Henri IV qui avait couché à Saint-Germain, divisa son armée en trois corps : Biron devait attaquer par les faubourgs Saint-Marcel & Saint-Victor ; Aumont, par les faubourgs Saint-Jacques & Saint-Michel & Châtillon & La Noüe, par le faubourg Saint-Germain.
Le 1e novembre, les royaux se livrèrent au pillage & se heurtèrent aux buttes bastionnées derrière lesquels les milices s’étaient retranchées. Henri IV recru de fatigue, avait interdit fermement de molester les habitants, de ne pas piller les églises & de respecter la solennité de la Toussaint.
Le lendemain, il monta dans les tours de Saint-Germain-des-Prés, d’où il embrassait la ville qui se préparait à lui faire face, en redescendant, il eut une frayeur, en réalisant qu’il était seul avec un moine bénédictin & frissonna à l’idée d’un nouveau Jacques Clément.

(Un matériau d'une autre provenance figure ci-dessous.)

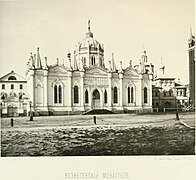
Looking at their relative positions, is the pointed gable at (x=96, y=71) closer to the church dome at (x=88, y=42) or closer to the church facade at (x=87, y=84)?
the church facade at (x=87, y=84)

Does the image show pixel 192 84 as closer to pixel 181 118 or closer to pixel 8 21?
pixel 181 118

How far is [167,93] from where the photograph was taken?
1.83 meters

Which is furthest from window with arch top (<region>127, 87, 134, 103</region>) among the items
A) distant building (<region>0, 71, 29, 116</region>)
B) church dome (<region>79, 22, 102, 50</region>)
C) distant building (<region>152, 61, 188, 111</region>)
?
distant building (<region>0, 71, 29, 116</region>)

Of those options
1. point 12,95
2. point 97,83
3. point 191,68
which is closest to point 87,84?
point 97,83

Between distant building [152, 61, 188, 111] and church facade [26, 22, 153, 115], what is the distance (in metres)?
0.04

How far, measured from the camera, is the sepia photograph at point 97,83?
1.65 metres

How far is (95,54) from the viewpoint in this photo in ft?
5.81

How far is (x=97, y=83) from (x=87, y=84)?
0.05m

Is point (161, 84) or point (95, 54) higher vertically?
point (95, 54)

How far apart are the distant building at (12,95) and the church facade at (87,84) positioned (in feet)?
0.13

Portrait de Charles, duc de Mayenne (1554-1611), huile sur panneau de bois, auteur inconnu, vers 1580, château de Versailles.
Au moment de donner l’assaut, Henri IV apprit que Mayenne avait traversé l’Oise à Pont-Sainte-Maxence, seul lieu où ses artificiers n’avaient pas détruit le pont. Il décida donc de faire retraite & de reporter l’assaut à plus tard, il lui fallait prendre ses quartiers d’hiver au Sud de la Loire.
Ce n’était que partie remise.
- Quartiers d’hiver
Après avoir pris Janville & Châteaudun, le 18, il se lança sur Vendôme, une brèche pratiquée dans les murs permit à un détachement d’ouvrir la porte du Pont-Neuf & les combats furent rudes. Furieux de cette résistance, le roi autorisa le pillage de la ville & fit incendier l’église des cordeliers, siège des séditieux & fit pendre le meneur Robert Chessé, qui avait appelé au régicide, ainsi que décapiter Jacques de Maillé-Bénéhart, lieutenant général en Bretagne & gouverneur du Vendômois pour la Ligue. Celui-ci s’était jeté aux pieds du maréchal de Biron en implorant sa grâce, qui lui répondit : « Vous êtes indigne de vivre, puisque vous n’aviez pas assez de courage pour défendre, ni assez de prudence pour capituler. » Pendant ce temps, Henri IV alla se recueillir sur la tombe de ses ancêtres à la collégiale Saint-Georges.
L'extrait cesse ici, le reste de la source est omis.